Karan Veer received his Ph.D. in Electrical and Instrumentation Engineering from Thapar University, Patiala, India, in 2015. He was awarded the Dr. D. S. Kothari Postdoctoral Fellowship (UGC) in 2016 and a Research Associateship (ICMR) in 2018. He has over ten years of teaching and research experience in biomedical instrumentation and has published more than 90 SCI-indexed research articles, along with two research books and six book chapters.
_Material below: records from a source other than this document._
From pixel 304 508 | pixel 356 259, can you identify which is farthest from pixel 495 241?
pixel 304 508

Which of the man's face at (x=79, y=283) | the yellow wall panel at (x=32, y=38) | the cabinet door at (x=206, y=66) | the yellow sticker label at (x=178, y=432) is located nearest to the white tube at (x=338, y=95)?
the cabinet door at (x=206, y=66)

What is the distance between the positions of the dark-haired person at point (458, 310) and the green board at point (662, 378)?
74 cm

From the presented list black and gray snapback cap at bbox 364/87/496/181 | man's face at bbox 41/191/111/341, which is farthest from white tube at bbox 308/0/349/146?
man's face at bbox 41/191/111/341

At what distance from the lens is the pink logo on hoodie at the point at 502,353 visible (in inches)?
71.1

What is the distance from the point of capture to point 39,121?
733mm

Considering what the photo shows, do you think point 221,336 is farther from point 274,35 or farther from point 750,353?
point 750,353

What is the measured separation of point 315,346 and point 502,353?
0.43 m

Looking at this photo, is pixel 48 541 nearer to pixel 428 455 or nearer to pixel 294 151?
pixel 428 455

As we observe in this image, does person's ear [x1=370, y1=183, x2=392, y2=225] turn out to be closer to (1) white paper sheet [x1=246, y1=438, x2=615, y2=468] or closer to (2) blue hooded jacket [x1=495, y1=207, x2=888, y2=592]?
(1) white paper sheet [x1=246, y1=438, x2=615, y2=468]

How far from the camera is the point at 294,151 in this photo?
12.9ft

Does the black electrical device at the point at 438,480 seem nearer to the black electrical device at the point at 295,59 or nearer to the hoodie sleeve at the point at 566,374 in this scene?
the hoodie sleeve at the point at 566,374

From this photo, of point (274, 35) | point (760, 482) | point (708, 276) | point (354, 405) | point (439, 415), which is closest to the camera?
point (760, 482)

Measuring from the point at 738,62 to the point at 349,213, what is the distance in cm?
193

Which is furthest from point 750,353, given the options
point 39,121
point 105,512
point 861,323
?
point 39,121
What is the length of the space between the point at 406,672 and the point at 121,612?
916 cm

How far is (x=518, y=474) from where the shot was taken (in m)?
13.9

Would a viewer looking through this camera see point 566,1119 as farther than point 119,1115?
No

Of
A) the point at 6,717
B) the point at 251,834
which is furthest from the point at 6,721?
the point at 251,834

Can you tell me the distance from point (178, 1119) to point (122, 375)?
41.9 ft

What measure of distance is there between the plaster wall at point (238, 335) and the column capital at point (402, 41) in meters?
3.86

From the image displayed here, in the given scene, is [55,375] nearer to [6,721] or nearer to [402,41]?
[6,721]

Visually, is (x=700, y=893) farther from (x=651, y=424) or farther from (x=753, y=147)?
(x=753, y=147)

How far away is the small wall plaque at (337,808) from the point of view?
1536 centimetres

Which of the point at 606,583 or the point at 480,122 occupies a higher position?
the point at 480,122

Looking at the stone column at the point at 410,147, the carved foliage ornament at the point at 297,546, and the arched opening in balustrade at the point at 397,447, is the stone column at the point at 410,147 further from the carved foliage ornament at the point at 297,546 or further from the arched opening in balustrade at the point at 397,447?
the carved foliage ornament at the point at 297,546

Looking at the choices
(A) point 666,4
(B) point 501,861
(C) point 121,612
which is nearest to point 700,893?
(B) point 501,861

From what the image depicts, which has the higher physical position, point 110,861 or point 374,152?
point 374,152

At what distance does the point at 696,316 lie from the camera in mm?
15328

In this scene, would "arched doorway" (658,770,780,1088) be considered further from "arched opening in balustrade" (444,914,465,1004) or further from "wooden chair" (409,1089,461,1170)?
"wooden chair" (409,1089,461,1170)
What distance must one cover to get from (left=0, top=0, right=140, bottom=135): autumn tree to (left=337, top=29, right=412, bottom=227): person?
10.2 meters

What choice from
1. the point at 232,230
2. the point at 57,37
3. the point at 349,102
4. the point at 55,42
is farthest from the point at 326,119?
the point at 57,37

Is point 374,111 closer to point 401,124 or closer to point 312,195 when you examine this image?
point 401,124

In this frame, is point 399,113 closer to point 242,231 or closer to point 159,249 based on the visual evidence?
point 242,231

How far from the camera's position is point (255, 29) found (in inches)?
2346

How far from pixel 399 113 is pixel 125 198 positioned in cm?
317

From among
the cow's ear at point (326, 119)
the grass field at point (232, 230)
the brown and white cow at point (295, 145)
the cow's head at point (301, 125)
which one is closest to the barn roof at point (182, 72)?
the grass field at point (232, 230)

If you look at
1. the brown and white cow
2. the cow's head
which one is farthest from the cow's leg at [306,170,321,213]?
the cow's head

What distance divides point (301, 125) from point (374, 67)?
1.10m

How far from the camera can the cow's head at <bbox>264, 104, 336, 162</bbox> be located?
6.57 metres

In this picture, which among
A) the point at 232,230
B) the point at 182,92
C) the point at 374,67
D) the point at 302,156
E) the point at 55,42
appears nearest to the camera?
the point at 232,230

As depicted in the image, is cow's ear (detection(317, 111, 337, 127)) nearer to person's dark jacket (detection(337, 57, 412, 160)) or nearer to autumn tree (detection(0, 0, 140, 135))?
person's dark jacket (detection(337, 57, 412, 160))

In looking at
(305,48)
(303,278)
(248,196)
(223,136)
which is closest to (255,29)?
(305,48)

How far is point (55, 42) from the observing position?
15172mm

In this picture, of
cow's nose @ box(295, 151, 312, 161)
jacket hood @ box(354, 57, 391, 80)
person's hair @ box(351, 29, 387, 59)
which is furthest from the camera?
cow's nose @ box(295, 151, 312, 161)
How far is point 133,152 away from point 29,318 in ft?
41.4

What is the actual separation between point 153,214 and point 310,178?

He has been recognized among the top 2% scientists worldwide by Stanford University and Elsevier for 2023–2024 and 2024–2025. Currently, he is an Assistant Professor in the Department of Instrumentation and Control Engineering at Dr. B. R. Ambedkar National Institute of Technology (NIT), Jalandhar, India. His research interests include biomedical instrumentation, healthcare analytics, rehabilitation engineering, and Ayurveda-based biomedical applications.
Descriere
This book brings together recent advances in neuro-focused AI systems, biomedical signal interpretation, multi-modal analytics and explainable AI.